Why your OpenTelemetry trace shows nothing useful when the CPU is doing all the work — a CP-SAT case study

I run a small production optimization service. It’s not large — a single FastAPI container exposing eleven solver endpoints over REST and MCP, backed by Google OR-Tools CP-SAT, deployed on Railway. It’s mine: I built it, I maintain it, I pay the bill. The public dashboard is live and the source is open on GitHub.

I added OpenTelemetry distributed tracing to it months ago. FastAPIInstrumentor from the opentelemetry-instrumentation package, a BatchSpanProcessor, an OTLP/HTTP exporter pointing to Grafana Cloud Tempo. Five lines of configuration. It worked. Spans appeared. The vendor dashboard showed me green bars. By the standard checklist — “we have tracing” — the service was observable.

And then I ran a load test.

The first call hit POST /optimize_routing. The trace appeared in Tempo within seconds. The total request took 7 milliseconds. I clicked into the trace to see what those 7 milliseconds had been spent on.

This is what I saw.

Trace before manual instrumentation — five HTTP-level spans, no visibility into the solver

Five spans. One root for the FastAPI handler. Four children, all generated automatically: http receive (32 µs), http send (45 µs), http send (15 µs), http send (14 µs). Total measured time across the children: 106 microseconds out of a 7-millisecond request. The remaining 6.9 milliseconds — the actual work the service did — were nowhere in the trace. They were inside the root span as an opaque interval.
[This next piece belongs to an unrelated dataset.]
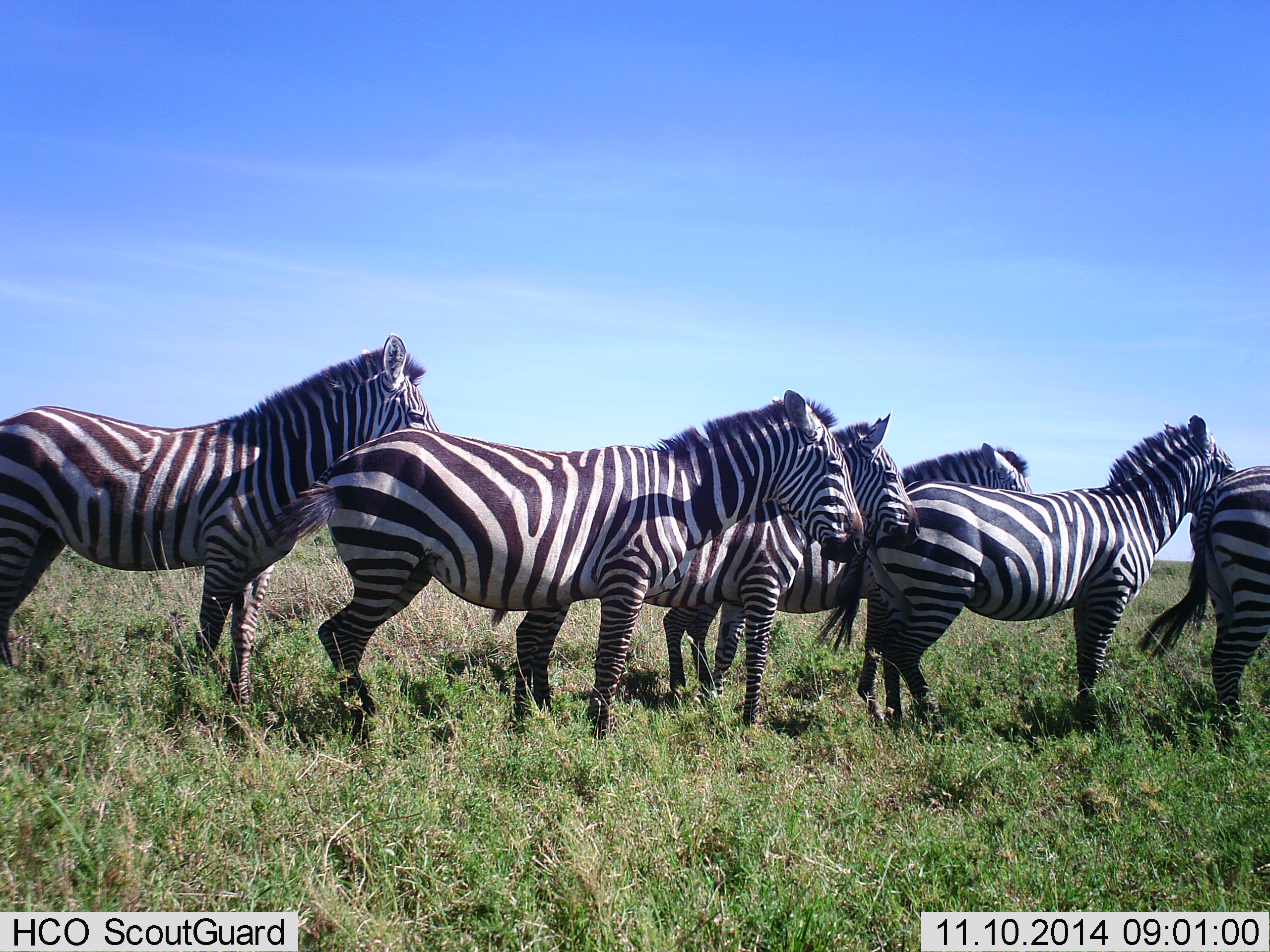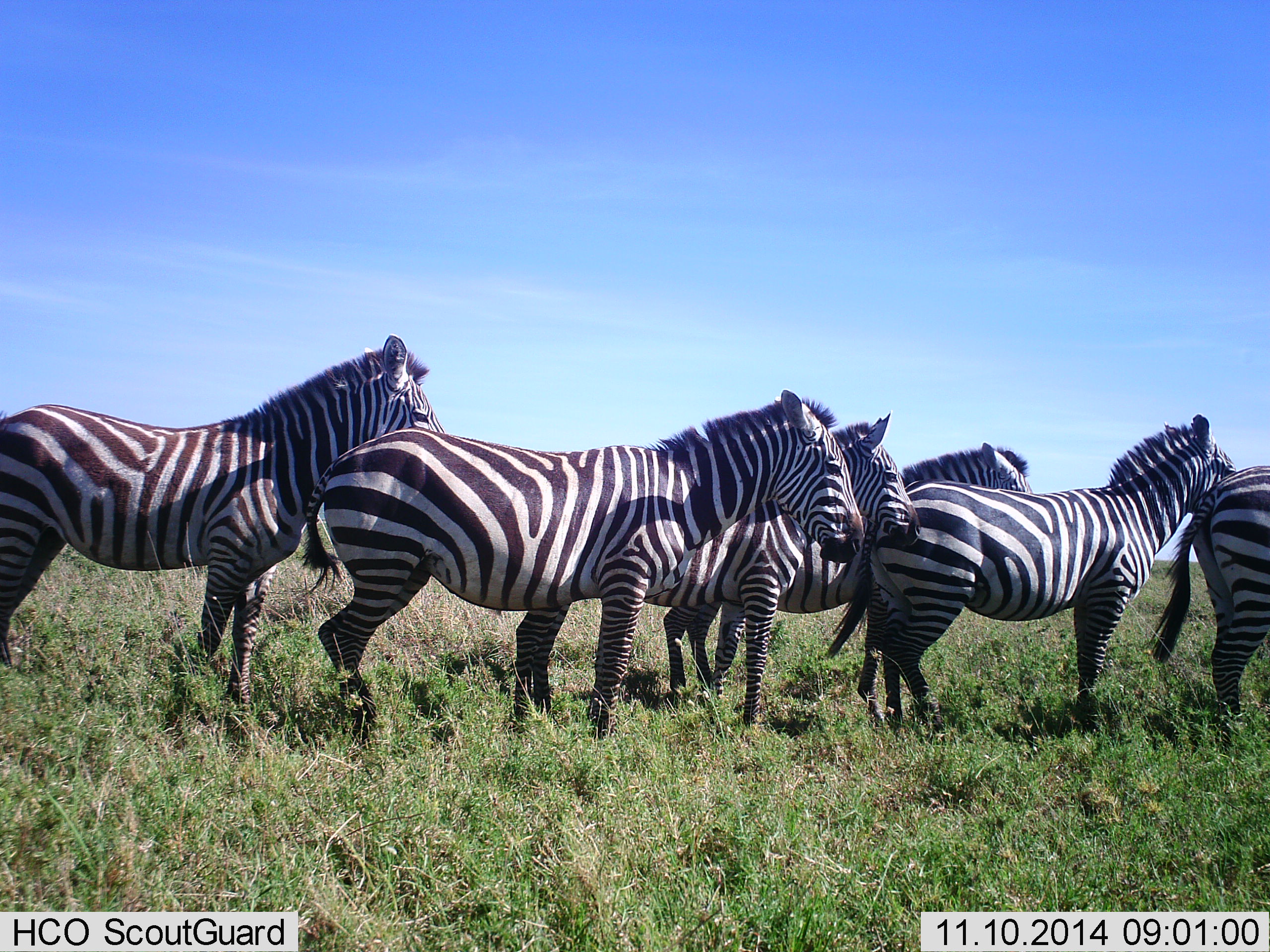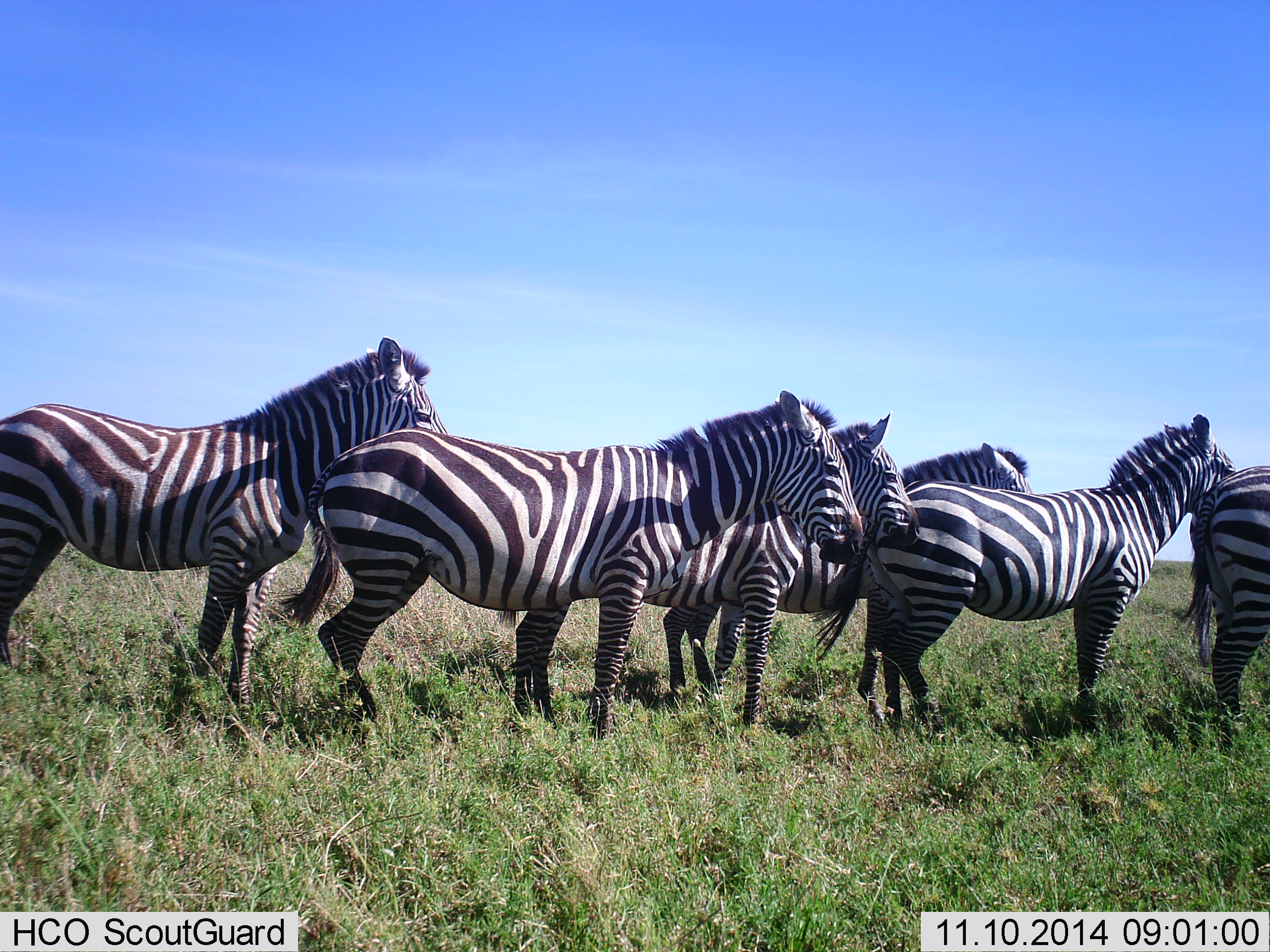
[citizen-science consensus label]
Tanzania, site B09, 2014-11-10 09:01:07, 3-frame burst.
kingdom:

This is the problem I want to write about, because I think it’s a category of failure that doesn’t get named clearly enough. OpenTelemetry, configured the standard way, is a tool that watches the edges of your application. It watches HTTP frames being received and written. It watches database queries fired through instrumented drivers. It watches outbound calls to other services through HTTP clients. What it does not watch, by default, is the CPU work that happens between those edges. And for a class of services — solvers, simulators, ML inference, batch transforms, anything I’ll call compute-bound services in the rest of this piece — the CPU work between the edges is the whole point.
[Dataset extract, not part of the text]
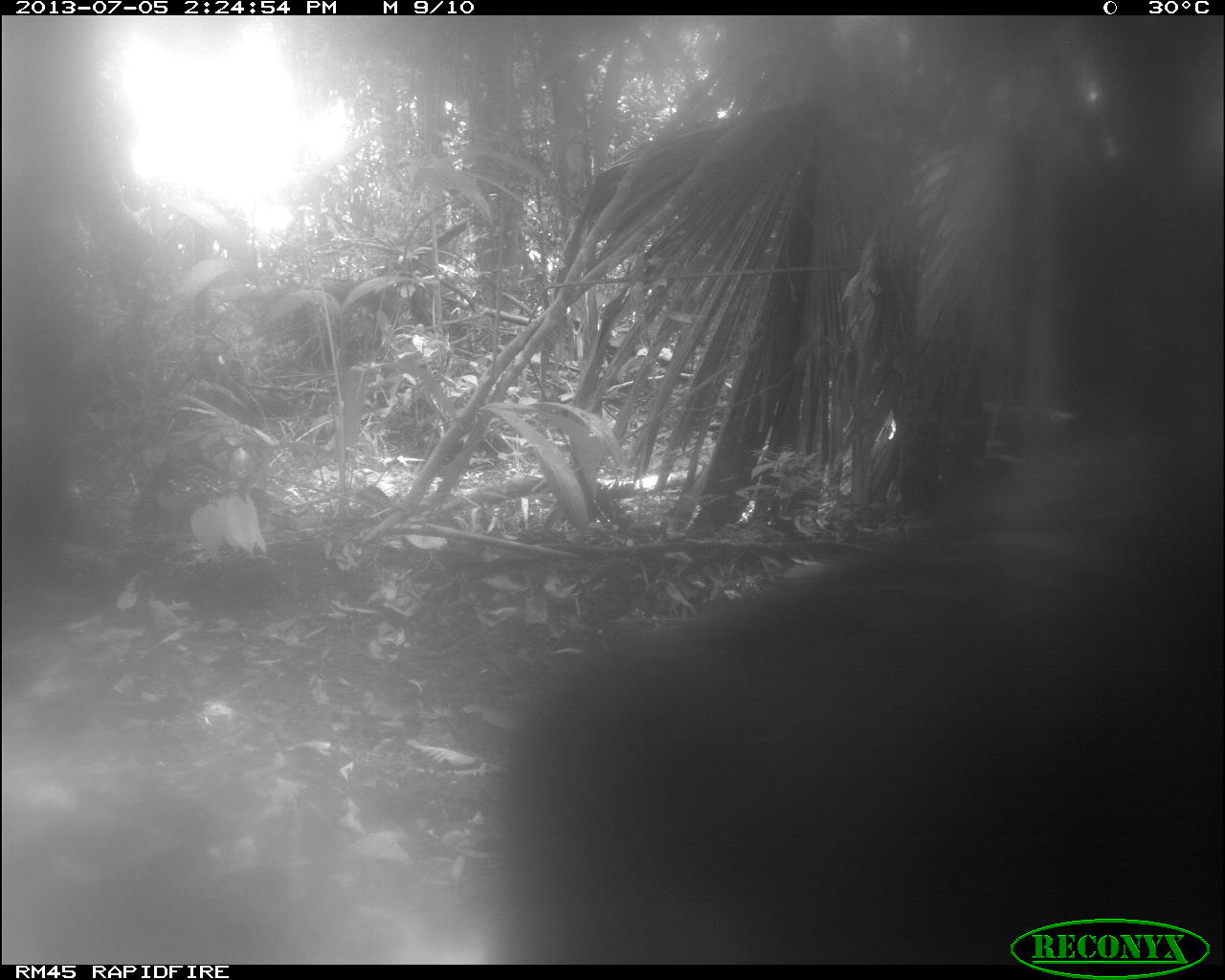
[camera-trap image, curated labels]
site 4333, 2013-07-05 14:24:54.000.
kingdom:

If your service receives a request, talks to a database, and returns a response, OTel-by-default tells you almost everything you need: how long the request spent in the framework, how long in the database, how long going back out. The black box in the middle is small.

If your service receives a request and then runs a constraint solver for fifteen seconds, OTel-by-default tells you that the request took fifteen seconds, and nothing else. The black box in the middle is everything.

That gap is what this post is about. I’ll show you what happens when you push past the default configuration, what the trace actually looks like when you do, and what conceptual frame I think helps when you’re working on services in this category.

The setup that produces the gap

Let me be specific about what “auto-instrumentation” actually instruments, because the failure mode I just showed isn’t a bug. It’s a logical consequence of what auto-instrumentation libraries are designed to do.

FastAPIInstrumentor.instrument_app(app) wraps the ASGI middleware chain. It opens a span when a request arrives and closes it when the response is sent. As part of that, the ASGI protocol’s receive and send events become child spans, because ASGI is asynchronous and those events are the natural framework-level units. So you get one span for the handler and a few sub-spans for the ASGI plumbing.

That’s it. There’s no hook in this instrumentation for your business logic. There isn’t supposed to be. The library doesn’t know what your handler does. It can’t. The instrumentation is correct — it accurately reports what the framework did. It just happens to report only what the framework did.

If your handler delegates to a database, the psycopg2 or asyncpg or sqlalchemy instrumentation will create child spans for the queries. If your handler delegates to HTTP, the httpx or requests instrumentation will create child spans for the outbound calls. Both of those are traversals — they cross a process boundary, and OpenTelemetry’s instrumentation ecosystem is built around crossings.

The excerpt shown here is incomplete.